The unrest in Israel is not over the judicial overhaul — it’s an identity crisis
Is Israel ‘democratic’ first and ‘Jewish’ second? Or vice versa?
Like spectators in a boxing match wondering which of the two battered heavyweights will hit the ropes first, Israelis and international observers of the current upheaval over Israel’s judicial system are wondering: How many more rounds will the two sides go?
Having passed the “reasonableness clause” amendment this week, Prime Minister Benjamin Netanyahu must decide whether to press ahead with the rest of the package of changes — as justice minister and architect of the controversial reforms, Yariv Levin, wants to do — or notch a victory and pivot to other concerns like the economy and security situation.
But for a glimpse of their long-term future, Israelis should look beyond their own political system to a set of parallels overseas. The judicial overhaul crisis is the local version of Trumpism and Brexit — both tell us what happens when ideas go from the margins to the mainstream. Combined with a powerful animating personality, formerly marginal ideas can awaken a powerful new majority, and provoke a national identity crisis.
Let’s start with Trumpism. Mostly forgotten in the retrospective glare of Donald Trump’s ascent is the way that he was able to build on the Tea Party movement’s introduction of a maximalist and populist agenda to the GOP. Components of Trump’s MAGA agenda were new, but Trump’s unique superpower was his megaphone effect. His powerful ability to get and maintain media attention enabled his ability to move ideas on free trade, immigration and the media from the fringes of the Republican Party to its center.
Since those ideas were opposed to the liberal consensus, the controversy over Trump as a political personality quickly became a much more profound referendum on what type of country Americans wanted to see. That’s why Trump continues to be the linchpin of American politics, because epoch-defining identity struggles are not short-term questions.
The same dynamic drove Brexit. For years, the dream of leaving the European Union was the province of “fruit cakes and loonies,” as former British prime minister David Cameron memorably dismissed the UK Independence Party’s outsider campaign.
But suddenly, the fruit cakes won. Boris Johnson’s emergence as a galvanizing figure took the pro-Brexit cause from meshuga to mainstream. Once there, Brexit quickly became a proxy for a referendum over British identity — hence its endurance.
Israel’s judicial overhaul saga has followed a similar pattern.
Last November, two months before the current controversy burst into the open, I sat down in the Knesset with a then-little-known politician — Simcha Rothman, one of the judicial overhaul’s architects.
He described the long march to take the idea of judicial reform, which had percolated since the ’90s, from the fringes to the heart of Israel’s right.
It had emerged out of bipartisan frustration with the creeping power grab by the country’s Supreme Court justices, which originated in a little-noticed legal ruling that took place in the days immediately after Yitzhak Rabin’s assassination in 1995.
When the proposed judicial overhaul legislation was announced in January, the ferocity of the debate around the changes quickly made it clear that — like Trumpism and Brexit — they touched on something far deeper than the separation of powers and the limits of judicial influence.
Unlike the cartoonish, hysterical claims of a mortal threat to Israeli democracy exported by left-wing figures such as former prime minister Ehud Olmert, and echoed by foreign media outlets, the truth is that this is a perfectly legitimate debate over the court’s power — one that’s once again become a proxy for an identity war.
Some see it as a tussle over the two elements of Israeli identity expressed in its Declaration of Independence: is Israel “democratic” first, and “Jewish” second, or vice versa?
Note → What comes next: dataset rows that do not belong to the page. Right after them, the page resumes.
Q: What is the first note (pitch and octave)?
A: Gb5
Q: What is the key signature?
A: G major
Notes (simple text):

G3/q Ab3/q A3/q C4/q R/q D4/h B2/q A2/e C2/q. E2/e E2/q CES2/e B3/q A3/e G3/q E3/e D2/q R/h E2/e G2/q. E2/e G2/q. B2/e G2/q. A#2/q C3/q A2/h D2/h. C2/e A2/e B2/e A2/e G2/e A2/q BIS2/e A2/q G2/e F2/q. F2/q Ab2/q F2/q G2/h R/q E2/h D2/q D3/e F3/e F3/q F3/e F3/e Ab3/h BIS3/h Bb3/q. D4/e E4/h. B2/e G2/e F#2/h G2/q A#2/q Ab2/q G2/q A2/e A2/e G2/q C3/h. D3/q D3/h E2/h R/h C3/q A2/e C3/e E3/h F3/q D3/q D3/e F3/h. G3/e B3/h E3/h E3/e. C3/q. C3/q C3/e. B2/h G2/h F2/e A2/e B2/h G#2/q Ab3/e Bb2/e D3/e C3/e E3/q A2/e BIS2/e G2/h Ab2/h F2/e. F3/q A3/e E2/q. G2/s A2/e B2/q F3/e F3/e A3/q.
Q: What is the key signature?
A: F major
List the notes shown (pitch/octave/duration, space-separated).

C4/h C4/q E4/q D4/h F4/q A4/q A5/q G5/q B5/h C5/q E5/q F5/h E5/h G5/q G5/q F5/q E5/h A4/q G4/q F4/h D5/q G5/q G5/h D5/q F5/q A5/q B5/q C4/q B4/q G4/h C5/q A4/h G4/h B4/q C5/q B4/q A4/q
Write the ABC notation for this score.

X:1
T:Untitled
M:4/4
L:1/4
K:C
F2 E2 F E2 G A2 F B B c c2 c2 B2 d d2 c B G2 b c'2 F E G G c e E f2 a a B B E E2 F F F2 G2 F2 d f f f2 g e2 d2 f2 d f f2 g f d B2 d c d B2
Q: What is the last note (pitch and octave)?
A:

Others speak of a new division emerging between a secular, pluralist “State of Israel” centered on Tel Aviv, versus a religious, particularistic “State of Judea” centered on Jerusalem.
But regardless of labels, the fault lines are clear. For overhaul advocates, checking the High Court’s power is a chance to defend conservative values that are threatened by liberal justices, as Rothman told me. That’s precisely what the largely secular protest movement fears. Instead of protesting in the name of democracy, what they’re actually fighting for is to preserve Israeli secularism’s control of the public square.
Having endured six months of left-wing street protests, airport blockades and public and private sector strikes, plus threats to ground the air force and damage the country’s economy, what can long-suffering Israelis look forward to now?
If the parallels with Trump and Brexit are any indication, this struggle isn’t going anywhere. When fundamental questions about society bubble lava-like beneath the surface and then find a fissure, the eruption can’t easily be contained.
Doubtless, there will be a political ebb and flow: The protests may lose steam, or the current government could fall to a politician like Benny Gantz, who vows to roll the changes back.
But having metastasized into an era-defining societal reckoning, Israelis had better get used to the fact that the judicial overhaul crisis is here to stay.